What the task asks
Output the full listing below exactly, without the pictures.

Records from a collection
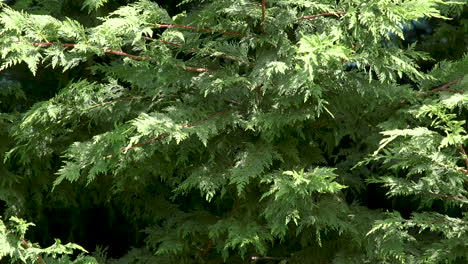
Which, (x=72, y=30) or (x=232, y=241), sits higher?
(x=72, y=30)

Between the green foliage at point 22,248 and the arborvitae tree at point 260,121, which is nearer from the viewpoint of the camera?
the arborvitae tree at point 260,121

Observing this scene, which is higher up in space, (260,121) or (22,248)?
(260,121)

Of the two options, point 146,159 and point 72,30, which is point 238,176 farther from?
point 72,30

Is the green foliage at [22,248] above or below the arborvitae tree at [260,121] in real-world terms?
below

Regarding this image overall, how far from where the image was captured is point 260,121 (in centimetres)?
344

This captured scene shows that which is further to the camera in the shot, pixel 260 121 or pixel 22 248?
pixel 22 248

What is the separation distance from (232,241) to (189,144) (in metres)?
0.64

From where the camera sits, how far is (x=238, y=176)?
3342 mm

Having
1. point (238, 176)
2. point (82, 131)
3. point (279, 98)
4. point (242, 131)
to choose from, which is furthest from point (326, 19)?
point (82, 131)

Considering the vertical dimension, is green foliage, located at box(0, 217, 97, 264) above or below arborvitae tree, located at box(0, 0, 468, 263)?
below

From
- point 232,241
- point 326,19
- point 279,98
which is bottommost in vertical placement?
point 232,241

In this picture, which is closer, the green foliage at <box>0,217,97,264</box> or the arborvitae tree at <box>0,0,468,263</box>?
the arborvitae tree at <box>0,0,468,263</box>

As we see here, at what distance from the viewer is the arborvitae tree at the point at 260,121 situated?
3.28 m

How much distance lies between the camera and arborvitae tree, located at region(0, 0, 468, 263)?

The result
Which, (x=72, y=30) or (x=232, y=241), sits higher?
(x=72, y=30)

Between the green foliage at point 22,248 and the arborvitae tree at point 260,121, which is nearer from the viewpoint of the camera?
the arborvitae tree at point 260,121

Observing this scene, which is higher up in space, (260,121) or (22,248)?
(260,121)

Of the two options, point 146,159 and point 72,30, which is point 238,176 farther from?
point 72,30

Is the green foliage at [22,248] above or below the arborvitae tree at [260,121] in real-world terms?
below

Regarding this image overall, how far from where the image was captured is point 260,121 (in centimetres)?
344

This captured scene shows that which is further to the camera in the shot, pixel 260 121 or pixel 22 248?
pixel 22 248

What is the separation distance from (232,241) to (189,144) (in metres)?
0.64

From where the camera sits, how far is (x=238, y=176)?
3342 mm

Having
1. point (238, 176)
2. point (82, 131)
3. point (279, 98)
4. point (242, 131)
to choose from, which is furthest from point (326, 19)?
point (82, 131)

Considering the vertical dimension, is green foliage, located at box(0, 217, 97, 264) above or below arborvitae tree, located at box(0, 0, 468, 263)?
below

From
- point 232,241
- point 326,19
- point 279,98
which is bottommost in vertical placement?
point 232,241

In this picture, which is closer, the green foliage at <box>0,217,97,264</box> or the arborvitae tree at <box>0,0,468,263</box>?
the arborvitae tree at <box>0,0,468,263</box>

As we see here, at what distance from the viewer is the arborvitae tree at the point at 260,121 situated?
3.28 m

How much distance lies between the camera and arborvitae tree, located at region(0, 0, 468, 263)?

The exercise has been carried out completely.